Barbuche : Ce pauvre Barbet perdit une patte en voulant défendre un jeune tambour qui fut tué lors d’un combat.

Crotteur : C’est l’histoire d’un Barbet qui fut le compagnon et le complice d’un jeune garçon, «décrotteur», de par son métier, dans les rues de Paris. Cet astucieux Barbet avait été dressé par son maître pour salir les souliers des passants qui n’avaient plus qu’à se précipiter vers le «décrotteur» pour les faire nettoyer.

Le Barbet de Beaumanoir : L’histoire d’un fidèle et désespéré Barbet qui n’accepte pas la disparition de son jeune maître dans des circonstances tragiques.

 

                                                                                            
                                                                                                Le célèbre Barbet Moustache     
                                                                                                        Moustache

 


Expressions familières sur le Barbet



 

- « Crotté comme un Barbet » : Couvert de boue, sali par les intempéries.
La longueur du poil du barbet l’expose à se crotter affreusement en marchant, d’ou l’expression, se crotter comme un Barbet.

- « Suivre quelqu’un comme un Barbet » : le suivre partout, il me suit comme un Barbet. Chien très attaché à son maître.

- « Chercheur de Barbet » : Voleur, filou. Le chercheur de Barbet est un cambrioleur qui s’introduit dans les maisons sous prétexte de chercher un chien égaré ( un Barbet ) et qui vient pour dérober.

- « Barboter » : Dérober, chiper, voler  /  remuer l’eau en nageant, patauger.
Le Barbet, est un brin chapardeur et étant un « chien d’eau », aime bien aussi se baigner.

- « C’est un Barbet ! » : Personne soupçonnée de « rapporter » tout ce qui est fait, tout ce que l’on dit.
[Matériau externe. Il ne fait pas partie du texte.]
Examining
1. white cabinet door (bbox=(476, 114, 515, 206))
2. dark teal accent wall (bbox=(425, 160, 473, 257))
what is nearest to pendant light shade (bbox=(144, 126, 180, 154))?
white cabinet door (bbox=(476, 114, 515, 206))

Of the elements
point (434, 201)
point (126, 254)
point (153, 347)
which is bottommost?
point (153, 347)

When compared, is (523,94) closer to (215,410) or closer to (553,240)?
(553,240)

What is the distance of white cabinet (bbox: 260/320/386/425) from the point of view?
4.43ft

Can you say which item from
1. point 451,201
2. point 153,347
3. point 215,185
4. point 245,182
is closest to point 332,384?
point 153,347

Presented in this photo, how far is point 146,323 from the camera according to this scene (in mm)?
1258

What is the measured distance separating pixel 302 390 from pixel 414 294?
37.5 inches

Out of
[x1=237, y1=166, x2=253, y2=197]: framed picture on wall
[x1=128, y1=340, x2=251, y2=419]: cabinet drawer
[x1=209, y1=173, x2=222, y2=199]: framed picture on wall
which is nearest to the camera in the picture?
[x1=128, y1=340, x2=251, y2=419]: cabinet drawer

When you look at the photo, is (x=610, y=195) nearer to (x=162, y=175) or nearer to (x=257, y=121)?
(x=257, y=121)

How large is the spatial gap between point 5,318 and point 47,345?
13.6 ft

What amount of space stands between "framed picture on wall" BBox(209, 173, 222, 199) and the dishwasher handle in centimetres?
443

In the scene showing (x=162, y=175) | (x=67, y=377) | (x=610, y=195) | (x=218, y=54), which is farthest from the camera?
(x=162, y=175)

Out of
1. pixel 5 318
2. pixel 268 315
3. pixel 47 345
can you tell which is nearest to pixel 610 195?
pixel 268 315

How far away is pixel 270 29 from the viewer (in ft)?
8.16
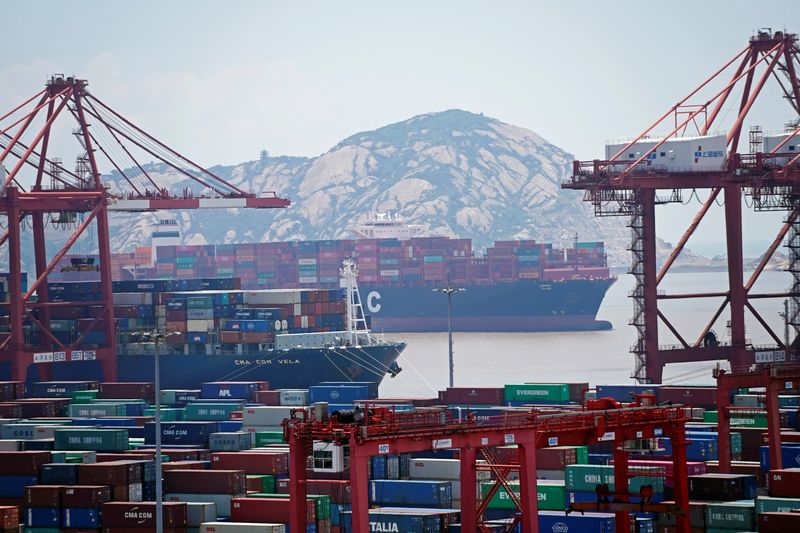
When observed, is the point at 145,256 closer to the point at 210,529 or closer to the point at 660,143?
→ the point at 660,143

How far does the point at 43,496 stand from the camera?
32.7 m

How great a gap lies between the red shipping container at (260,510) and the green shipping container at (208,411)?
684 inches

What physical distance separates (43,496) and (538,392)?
18058 millimetres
Le Barbet est un excellent « rapporteur » de gibier d’eau.
 


 

                                               


 

Barbets à la commémoration de MOUSTACHE le 11 mars 2006 au cimetière des chiens d'Asnières

Hommage aux Barbets ( photos de l'auteur )

Barbets à la commémoration de MOUSTACHE le 11 mars 2006 au cimetière des chiens d'Asnières

 

 Les tondeurs de chiens

À la fin du XVIIIe siècle, la mode du caniche connaît un renouveau et fait renaître le métier de tondeurs de chiens.

À Paris, les tondeurs de chiens étaient présents près des Tuileries, sur des terrains vagues, mais on les rencontrait surtout sur les quais de la seine et sur le Pont-Neuf parmi les oiseleurs, les bateleurs, les bouquinistes et autres camelots de l’époque.
Quelquefois, on pouvait voir déambuler leur silhouette familière dans les rues, criant haut et fort : "tonds les chiens !".

Les principaux "clients" furent, bien sûr, tous les chiens à poil long et frisé comme le bichon ou le caniche ; sur ce dernier était pratiquée la fameuse tonte dite "en lion", qui fut, et qui est toujours, l’apanage de cette race.
Le Barbet, qui est le "grand frère" du caniche, plus puissant et plus rustique que celui-ci, se faisait également tondre, de temps en temps, son épaisse toison  laineuse
( tonte dite "de chasse" ).
Les poils étaient récupérés et souvent revendus aux confectionneurs de paillasses.
Les tondeurs de chiens furent si populaires, qu’une pièce de théâtre fut jouée en leur honneur à Paris en 1799.
Sous l’Empire, un des plus célèbres tondeurs de la capitale se nommait Joseph Lorin et exerçait sur le Pont Neuf.